Stored entries
::::::
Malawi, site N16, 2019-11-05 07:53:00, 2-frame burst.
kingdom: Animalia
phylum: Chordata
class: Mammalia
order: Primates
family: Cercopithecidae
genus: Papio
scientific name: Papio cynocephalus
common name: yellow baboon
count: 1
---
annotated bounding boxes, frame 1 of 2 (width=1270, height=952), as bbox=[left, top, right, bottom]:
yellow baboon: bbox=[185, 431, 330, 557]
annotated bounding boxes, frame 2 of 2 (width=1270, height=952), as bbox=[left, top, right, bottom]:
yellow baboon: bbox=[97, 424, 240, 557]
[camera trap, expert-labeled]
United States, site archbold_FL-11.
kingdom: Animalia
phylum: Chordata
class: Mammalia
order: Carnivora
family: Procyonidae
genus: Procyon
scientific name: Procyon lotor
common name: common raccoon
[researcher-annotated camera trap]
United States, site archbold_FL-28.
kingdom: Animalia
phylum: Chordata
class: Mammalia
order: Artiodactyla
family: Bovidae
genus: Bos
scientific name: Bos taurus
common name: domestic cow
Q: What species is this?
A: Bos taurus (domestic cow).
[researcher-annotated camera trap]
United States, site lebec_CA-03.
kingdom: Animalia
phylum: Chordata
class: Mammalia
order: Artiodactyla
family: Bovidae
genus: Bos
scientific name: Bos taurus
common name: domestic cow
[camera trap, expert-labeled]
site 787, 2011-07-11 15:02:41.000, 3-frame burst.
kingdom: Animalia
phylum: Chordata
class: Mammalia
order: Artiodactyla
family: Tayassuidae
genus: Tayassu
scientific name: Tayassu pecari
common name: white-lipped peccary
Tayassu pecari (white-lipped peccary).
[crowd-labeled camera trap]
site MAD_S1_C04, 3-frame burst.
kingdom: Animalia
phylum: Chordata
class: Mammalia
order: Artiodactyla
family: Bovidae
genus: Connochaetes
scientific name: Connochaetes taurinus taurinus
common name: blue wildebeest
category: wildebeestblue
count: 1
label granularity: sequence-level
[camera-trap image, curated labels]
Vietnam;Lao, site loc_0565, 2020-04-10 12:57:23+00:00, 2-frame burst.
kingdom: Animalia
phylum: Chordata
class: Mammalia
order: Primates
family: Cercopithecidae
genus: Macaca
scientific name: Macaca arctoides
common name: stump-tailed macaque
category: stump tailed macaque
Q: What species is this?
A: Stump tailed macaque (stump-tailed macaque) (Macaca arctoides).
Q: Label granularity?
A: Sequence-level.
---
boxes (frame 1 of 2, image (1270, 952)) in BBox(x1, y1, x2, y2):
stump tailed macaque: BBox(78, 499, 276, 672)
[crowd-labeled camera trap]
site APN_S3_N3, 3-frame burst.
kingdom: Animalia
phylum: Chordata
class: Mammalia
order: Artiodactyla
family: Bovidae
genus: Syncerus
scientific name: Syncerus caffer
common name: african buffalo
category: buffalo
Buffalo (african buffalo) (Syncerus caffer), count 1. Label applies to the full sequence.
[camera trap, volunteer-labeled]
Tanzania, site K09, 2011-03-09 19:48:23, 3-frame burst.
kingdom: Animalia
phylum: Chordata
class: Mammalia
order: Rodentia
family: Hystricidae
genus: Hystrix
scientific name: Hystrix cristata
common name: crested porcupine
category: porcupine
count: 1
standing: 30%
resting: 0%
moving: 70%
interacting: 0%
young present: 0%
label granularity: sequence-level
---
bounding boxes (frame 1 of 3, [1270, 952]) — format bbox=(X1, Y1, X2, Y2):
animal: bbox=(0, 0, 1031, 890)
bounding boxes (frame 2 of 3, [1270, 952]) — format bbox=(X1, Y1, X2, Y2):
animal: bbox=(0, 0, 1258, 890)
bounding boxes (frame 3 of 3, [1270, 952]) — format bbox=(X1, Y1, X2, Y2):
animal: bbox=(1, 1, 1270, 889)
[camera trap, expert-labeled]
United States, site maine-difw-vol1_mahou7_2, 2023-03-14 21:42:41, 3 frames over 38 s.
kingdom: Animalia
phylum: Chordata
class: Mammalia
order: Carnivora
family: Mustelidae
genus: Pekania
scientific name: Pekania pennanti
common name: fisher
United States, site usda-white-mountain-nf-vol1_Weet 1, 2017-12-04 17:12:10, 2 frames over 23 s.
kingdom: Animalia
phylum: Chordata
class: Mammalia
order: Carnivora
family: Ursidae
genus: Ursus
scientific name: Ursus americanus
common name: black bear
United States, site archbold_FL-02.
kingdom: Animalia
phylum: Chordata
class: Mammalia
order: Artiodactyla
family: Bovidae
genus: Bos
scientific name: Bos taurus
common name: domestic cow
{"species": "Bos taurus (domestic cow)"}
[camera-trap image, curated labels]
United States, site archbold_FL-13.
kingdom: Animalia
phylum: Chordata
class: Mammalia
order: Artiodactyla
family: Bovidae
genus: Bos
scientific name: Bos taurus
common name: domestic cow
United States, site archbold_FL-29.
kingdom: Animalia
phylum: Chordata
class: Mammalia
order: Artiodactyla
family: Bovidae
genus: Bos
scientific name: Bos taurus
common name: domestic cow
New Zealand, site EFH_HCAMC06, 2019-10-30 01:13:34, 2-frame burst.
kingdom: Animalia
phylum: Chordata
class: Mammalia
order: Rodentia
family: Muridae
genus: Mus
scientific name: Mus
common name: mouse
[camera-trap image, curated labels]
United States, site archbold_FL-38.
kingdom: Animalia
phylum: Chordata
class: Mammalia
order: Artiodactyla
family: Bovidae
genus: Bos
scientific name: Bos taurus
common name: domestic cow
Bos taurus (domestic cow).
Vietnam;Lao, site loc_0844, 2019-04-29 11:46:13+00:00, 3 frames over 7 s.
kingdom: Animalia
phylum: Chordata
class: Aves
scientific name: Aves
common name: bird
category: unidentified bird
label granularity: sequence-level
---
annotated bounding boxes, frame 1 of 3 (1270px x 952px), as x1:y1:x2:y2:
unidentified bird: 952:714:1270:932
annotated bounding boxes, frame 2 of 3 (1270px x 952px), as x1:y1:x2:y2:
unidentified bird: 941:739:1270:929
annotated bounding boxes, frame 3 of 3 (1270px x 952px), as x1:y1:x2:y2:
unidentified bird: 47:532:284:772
::::::
_Task goal_
Lines holding the word "burst" should be copied from the entries above.

_Written response_
Malawi, site N16, 2019-11-05 07:53:00, 2-frame burst.
site 787, 2011-07-11 15:02:41.000, 3-frame burst.
site MAD_S1_C04, 3-frame burst.
Vietnam;Lao, site loc_0565, 2020-04-10 12:57:23+00:00, 2-frame burst.
site APN_S3_N3, 3-frame burst.
Tanzania, site K09, 2011-03-09 19:48:23, 3-frame burst.
New Zealand, site EFH_HCAMC06, 2019-10-30 01:13:34, 2-frame burst.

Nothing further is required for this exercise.